Members of the club have been unhappy with the club's decision to overturn its ban on women.

While two members have quit, many have put a curb on all volunteering after the new president took the decision to invite women as members without taking it to a vote.

However, livid members claim that it's not about the inclusion of women, but the "under-handed" way the president took the decision without debate.

The members even challenged the board's decision, but fell one vote short of the two-thirds majority required to overturn it.

"It was a devious way of doing it and it has disgusted a lot of members to the point of leaving. It was an ego-driven philosophical move, it had nothing to do with women, it was to destroy Richmond Rotary as an all-male club," News.com,au quoted management consultant Tony Miller as saying.

On the other hand, president-elect of neighbouring Hawkesbury Rotary Di Finch has claimed that it was wrong that the fight over female members was hurting the organisation.

"It has tarnished the good name of Rotary because some clubs choose not to admit women. A woman has to work twice as hard to prove that she is half as successful as a man. Fortunately that's not difficult," said Finch.

The former Hawkesbury City Council deputy mayor said that the club should not gauge someone's ability to serve the community by the gender.

"I don't think it matters whether you are a man or a woman, it is about the best person to do the job. Physically we can do as much as men," she said.

However, solicitor Don Shaddick, who quit after 34 years at the club, said that his decision was not guided by the inclusion of women but it was the breach of trust.

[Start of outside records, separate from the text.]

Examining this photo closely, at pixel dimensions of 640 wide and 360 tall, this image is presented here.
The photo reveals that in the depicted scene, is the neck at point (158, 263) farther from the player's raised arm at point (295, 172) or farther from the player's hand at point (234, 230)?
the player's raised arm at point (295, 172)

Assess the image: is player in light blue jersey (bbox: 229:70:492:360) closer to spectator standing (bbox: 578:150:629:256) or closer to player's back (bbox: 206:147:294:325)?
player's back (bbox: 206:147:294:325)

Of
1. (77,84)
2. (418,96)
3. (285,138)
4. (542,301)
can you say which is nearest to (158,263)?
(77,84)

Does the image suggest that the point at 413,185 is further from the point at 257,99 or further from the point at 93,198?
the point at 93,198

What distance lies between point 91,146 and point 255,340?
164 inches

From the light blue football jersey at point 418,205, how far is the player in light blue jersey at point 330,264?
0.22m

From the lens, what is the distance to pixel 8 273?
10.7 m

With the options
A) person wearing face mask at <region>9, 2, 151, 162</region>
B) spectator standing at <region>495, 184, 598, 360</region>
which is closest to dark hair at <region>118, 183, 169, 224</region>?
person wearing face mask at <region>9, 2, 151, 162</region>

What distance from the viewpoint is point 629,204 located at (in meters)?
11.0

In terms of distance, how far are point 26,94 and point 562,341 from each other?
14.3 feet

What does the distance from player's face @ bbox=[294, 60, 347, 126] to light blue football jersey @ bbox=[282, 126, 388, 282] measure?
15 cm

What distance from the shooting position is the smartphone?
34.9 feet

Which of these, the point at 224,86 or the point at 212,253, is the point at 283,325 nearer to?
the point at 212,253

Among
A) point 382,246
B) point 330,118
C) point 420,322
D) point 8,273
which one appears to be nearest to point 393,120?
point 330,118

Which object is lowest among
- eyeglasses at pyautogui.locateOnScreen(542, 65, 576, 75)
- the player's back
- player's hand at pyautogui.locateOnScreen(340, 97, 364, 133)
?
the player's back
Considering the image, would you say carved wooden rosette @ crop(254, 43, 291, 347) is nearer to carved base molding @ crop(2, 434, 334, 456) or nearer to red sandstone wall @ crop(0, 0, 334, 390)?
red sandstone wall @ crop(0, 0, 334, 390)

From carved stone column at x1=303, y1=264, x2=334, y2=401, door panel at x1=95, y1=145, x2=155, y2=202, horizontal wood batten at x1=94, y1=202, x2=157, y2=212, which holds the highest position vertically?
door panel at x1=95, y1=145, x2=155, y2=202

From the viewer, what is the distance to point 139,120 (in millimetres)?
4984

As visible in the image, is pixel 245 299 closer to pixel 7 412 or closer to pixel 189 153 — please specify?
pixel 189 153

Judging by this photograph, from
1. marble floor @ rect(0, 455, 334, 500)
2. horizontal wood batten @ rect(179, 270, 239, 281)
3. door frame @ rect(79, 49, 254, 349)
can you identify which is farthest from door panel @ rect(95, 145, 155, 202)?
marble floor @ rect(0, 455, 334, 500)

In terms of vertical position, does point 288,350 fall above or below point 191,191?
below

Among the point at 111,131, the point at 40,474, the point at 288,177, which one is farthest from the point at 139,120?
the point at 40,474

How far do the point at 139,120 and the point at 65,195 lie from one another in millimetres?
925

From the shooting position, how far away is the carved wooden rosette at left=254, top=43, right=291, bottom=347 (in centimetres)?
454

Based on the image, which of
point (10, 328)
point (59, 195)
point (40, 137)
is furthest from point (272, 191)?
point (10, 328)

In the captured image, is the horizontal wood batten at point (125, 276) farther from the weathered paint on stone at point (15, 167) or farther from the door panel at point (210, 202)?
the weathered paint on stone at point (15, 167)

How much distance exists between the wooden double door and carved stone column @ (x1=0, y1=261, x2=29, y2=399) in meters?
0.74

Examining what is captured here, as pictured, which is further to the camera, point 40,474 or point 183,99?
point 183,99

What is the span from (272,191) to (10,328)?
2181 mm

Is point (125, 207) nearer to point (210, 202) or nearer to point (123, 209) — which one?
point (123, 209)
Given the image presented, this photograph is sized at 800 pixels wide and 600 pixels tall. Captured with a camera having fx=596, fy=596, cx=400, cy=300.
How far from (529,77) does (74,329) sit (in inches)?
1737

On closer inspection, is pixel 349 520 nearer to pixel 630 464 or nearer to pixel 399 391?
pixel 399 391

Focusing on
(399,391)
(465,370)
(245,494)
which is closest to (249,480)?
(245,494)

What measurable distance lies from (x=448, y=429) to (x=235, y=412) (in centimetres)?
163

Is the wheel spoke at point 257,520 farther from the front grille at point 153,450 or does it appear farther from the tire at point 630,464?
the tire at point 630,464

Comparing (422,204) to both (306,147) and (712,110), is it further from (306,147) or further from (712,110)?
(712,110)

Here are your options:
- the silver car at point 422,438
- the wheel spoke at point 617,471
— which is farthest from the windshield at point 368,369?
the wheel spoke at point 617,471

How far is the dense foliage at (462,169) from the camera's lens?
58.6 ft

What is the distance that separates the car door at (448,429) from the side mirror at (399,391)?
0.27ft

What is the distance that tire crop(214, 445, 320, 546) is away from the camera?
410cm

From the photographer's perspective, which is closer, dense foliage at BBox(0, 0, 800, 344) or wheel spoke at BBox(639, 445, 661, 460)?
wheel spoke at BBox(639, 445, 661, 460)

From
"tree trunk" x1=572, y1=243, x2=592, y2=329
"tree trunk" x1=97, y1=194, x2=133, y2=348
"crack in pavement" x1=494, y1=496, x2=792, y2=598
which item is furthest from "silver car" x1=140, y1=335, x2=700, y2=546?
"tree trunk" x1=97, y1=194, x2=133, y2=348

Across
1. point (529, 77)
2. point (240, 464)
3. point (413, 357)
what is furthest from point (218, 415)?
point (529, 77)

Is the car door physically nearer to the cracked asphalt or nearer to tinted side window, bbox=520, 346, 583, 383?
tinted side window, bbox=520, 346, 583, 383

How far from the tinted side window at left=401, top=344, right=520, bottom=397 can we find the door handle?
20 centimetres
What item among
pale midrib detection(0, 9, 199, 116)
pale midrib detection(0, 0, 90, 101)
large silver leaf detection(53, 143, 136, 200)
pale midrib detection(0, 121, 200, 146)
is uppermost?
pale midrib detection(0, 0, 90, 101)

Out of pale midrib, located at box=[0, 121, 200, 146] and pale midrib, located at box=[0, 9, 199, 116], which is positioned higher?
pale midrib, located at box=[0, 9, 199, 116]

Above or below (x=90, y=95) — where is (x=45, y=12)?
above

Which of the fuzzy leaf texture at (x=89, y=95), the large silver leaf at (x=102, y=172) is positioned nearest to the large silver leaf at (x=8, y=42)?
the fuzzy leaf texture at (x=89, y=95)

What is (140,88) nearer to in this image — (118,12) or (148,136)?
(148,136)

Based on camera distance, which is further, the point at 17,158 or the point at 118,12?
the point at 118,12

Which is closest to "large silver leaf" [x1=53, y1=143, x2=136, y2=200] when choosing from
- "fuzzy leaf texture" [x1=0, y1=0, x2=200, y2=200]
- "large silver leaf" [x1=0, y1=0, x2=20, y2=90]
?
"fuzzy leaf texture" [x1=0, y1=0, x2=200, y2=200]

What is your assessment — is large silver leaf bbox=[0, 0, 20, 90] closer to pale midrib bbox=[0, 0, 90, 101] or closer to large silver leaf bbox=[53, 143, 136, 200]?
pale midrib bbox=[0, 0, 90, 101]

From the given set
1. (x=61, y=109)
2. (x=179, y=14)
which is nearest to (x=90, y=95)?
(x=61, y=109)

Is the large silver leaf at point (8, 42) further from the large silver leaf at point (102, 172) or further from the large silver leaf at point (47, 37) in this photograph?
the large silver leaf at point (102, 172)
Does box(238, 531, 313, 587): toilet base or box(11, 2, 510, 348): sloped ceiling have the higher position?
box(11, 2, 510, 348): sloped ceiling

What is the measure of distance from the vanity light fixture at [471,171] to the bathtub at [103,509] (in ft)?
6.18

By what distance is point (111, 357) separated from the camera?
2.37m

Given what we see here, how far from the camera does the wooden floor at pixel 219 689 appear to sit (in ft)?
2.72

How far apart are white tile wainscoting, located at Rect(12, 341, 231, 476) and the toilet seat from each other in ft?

He said: "My resignation had nothing to do with women being admitted as members to the club and everything to do with the Machiavellian way it had been achieved. There was a spirit of understanding in the club that no one would nominate a woman for membership unless they had consulted the club in open meeting first."

But, Richmond Rotary president Ian Jordan refused to discuss the row, and directed all inquiries to publicity officer Peter Chidgey.

Chidgey declared it a "nil event," saying: "Those women won't be joining to my knowledge. It's inappropriate to comment further."